8. A method for performing N bit quantization of data, the method comprising:

receiving data for training a neural network;

multiplexing the data;

scaling the multiplexed data according to multipliers;

applying the multiplexed data to a classifier of the neural network to determine classification probabilities for the multiplexed data as N bit quantized weights;

applying a loss function to the classification probabilities for the multiplexed data, the loss function comprising a regularizer, wherein the regularizer forces weights of the classification probabilities to converge to N integers, wherein the regularizer exhibits a smooth curve with a continuously turning tangent at a midpoint; and

outputting N values of the N bit quantized weights of the classification probabilities for the data.

9. The method of claim 8, wherein the regularizer comprises a Euclidean regularizer.

10. The method of claim 8, wherein the regularizer comprises a Cosinus regularizer.

11. The method of claim 8, wherein the regularizer comprises a Manhattan regularizer.

12. The method of claim 8, wherein the regularizer further exhibits real angles at the N integers.

13. The method of claim 8, further comprising:

applying a decay function to the regularizer over a number of epochs to force convergence to the N integers.

14. The method of claim 13, wherein the decay function comprises at least one of: linear, quadratic polynomial, n-polynomial, inverse linear decay, inverse polynomial decay, step-based inverse linear decay, step-based bounded decay, and step-based linear decay.

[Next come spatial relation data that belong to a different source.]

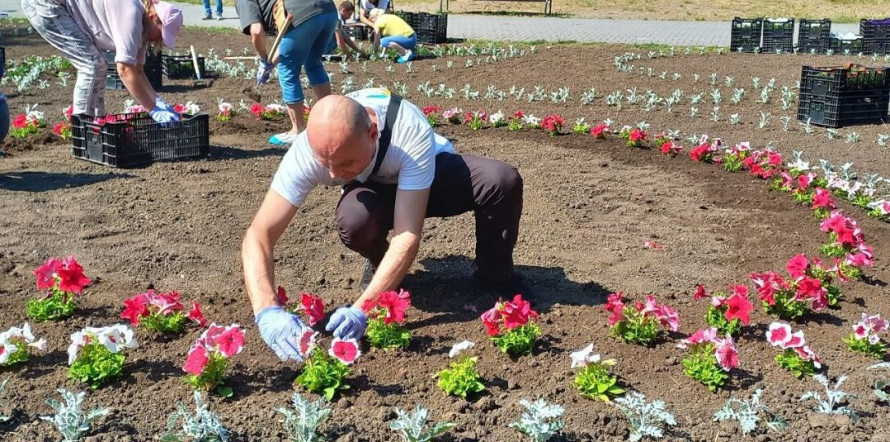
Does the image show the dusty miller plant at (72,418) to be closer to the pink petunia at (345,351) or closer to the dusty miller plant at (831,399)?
the pink petunia at (345,351)

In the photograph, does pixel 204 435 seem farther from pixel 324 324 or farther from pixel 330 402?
pixel 324 324

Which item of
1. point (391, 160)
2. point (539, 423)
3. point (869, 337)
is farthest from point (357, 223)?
point (869, 337)

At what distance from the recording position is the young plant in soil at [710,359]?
3762 mm

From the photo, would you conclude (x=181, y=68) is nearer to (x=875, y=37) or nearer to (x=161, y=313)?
(x=161, y=313)

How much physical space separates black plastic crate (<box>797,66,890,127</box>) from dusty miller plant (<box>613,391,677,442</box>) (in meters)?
6.99

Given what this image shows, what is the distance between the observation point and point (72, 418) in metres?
3.24

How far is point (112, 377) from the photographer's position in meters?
3.76

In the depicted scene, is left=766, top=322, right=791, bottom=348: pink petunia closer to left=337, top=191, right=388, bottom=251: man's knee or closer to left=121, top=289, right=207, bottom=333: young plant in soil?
left=337, top=191, right=388, bottom=251: man's knee

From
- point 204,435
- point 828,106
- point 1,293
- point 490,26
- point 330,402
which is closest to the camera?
point 204,435

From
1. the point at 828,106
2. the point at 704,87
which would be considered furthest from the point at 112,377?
the point at 704,87

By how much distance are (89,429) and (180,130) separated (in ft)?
15.0

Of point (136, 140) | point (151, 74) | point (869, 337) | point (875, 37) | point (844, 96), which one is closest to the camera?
point (869, 337)

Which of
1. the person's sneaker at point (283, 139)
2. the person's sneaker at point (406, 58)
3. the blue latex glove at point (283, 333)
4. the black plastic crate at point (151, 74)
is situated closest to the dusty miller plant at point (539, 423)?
the blue latex glove at point (283, 333)

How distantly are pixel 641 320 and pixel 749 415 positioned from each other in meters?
0.82
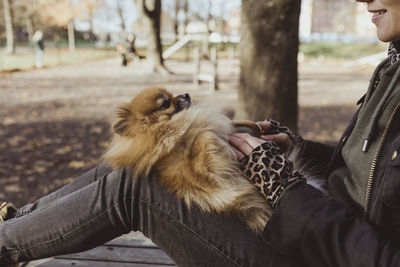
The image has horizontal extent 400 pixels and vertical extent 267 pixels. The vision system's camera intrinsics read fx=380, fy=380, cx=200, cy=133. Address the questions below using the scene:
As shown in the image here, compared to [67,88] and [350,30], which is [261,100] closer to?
[67,88]

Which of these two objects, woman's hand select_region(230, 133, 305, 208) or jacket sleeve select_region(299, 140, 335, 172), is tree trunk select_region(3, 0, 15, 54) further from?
woman's hand select_region(230, 133, 305, 208)

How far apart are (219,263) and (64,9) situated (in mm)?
39833

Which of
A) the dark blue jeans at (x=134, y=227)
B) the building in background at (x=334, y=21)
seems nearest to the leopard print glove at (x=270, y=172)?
the dark blue jeans at (x=134, y=227)

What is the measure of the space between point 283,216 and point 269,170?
0.17 metres

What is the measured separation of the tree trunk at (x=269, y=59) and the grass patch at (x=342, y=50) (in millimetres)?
27139

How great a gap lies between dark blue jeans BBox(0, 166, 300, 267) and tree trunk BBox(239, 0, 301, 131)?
95.6 inches

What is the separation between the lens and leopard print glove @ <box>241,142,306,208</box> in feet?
4.14

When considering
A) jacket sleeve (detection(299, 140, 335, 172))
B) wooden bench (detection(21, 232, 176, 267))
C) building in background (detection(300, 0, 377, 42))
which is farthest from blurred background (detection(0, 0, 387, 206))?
building in background (detection(300, 0, 377, 42))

15. An system for quantization of data, the system comprising:

a memory; and

a processor configured to: receive data for training a neural network; apply the data to a classifier of the neural network to determine classification probabilities for the data as quantized weights; apply a loss function to the classification probabilities for the data, the loss function comprising a regularizer, wherein the regularizer forces weights of the classification probabilities to converge to binary integers, wherein the regularizer exhibits a smooth curve with a continuously turning tangent at a midpoint; and output the quantized weights of the classification probabilities for the data.

16. The system of claim 15, wherein the quantized weights are one bit quantized weights, such that the processor is configured to output one bit quantized weights.

17. The system of claim 15, wherein the quantized weights are N bit quantized weights, such that the processor is configured to output N bit quantized weights.

18. The system of claim 17, wherein the processor is further configured to:

multiplex the data; and

scale the multiplexed data according to multipliers.

19. The system of claim 15, wherein the processor is further configured to:

apply a decay function to the regularizer over a number of epochs to force convergence to the binary integers.

20. The system of claim 15, wherein the regularizer further exhibits real angles at the binary integers.